Mais surtout, ce plan est inscrit dans la logique néolibérale de l’UE, et il l’est même triplement. D’abord, comme ses Etats-membres, l’UE empruntera sur les marchés et sera donc dépendante d’eux et des conditions qu’ils lui consentiront. La Banque centrale européenne (BCE), « indépendante », pièce maîtresse de l’ordre néolibéral, reste la banque des seuls marchés. Elle n’est pas celle des Etats, bien qu’elle tire d’eux son autorité !

Loi de la jungle

Ensuite, dans le diagnostic que ce plan porte : le Nord, « frugal », se cotise et manifeste sa solidarité envers le Sud, dépensier et peu efficace.

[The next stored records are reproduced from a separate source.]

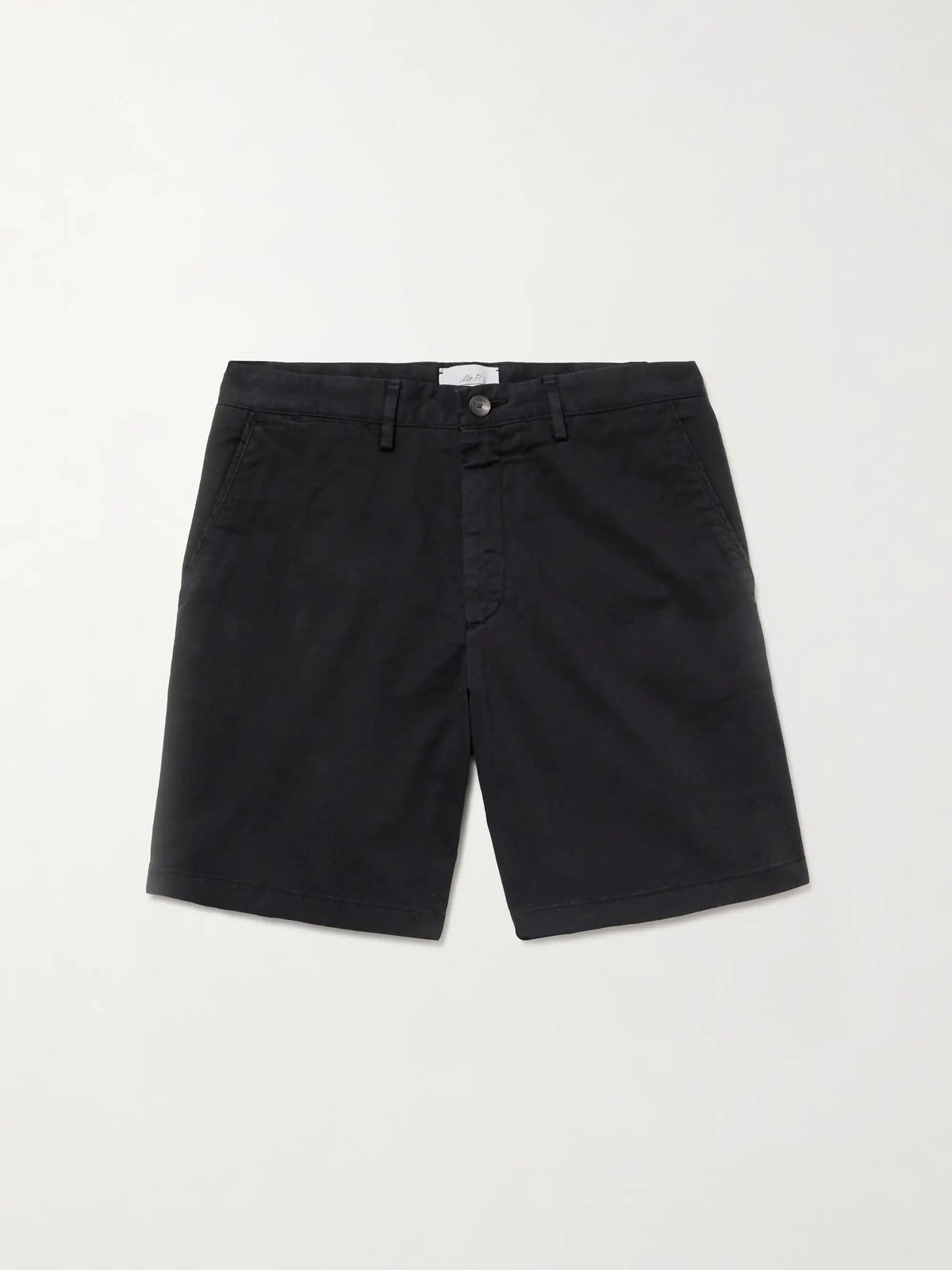 Work Shorts
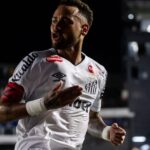 neymar-faz-2-no-vasco-e-tira-santos-da-lanterna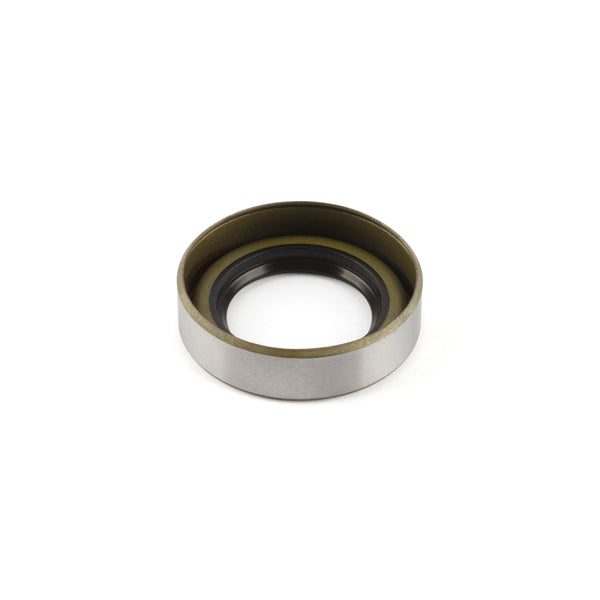 Briggs & Stratton 5022631SX3SM SEAL, GREASE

C’est là se tromper totalement, car le vrai problème reste non traité. La réalité, c’est que le mode de fonctionnement de l’UE, empêchant toute harmonisation vers le haut des règles sociales et fiscales, interdit toute véritable convergence des économies ; aussi l’euro est-il depuis l’origine bâti sur une incomplétude. Une monnaie unique ne peut se construire sans une législation pleinement harmonisée. Faute de cela, c’est la loi de la jungle, celle en l’occurrence du dumping fiscal et social. Faute d’harmonisation, c’est un alignement forcé par le bas qui se profile pour les réticents.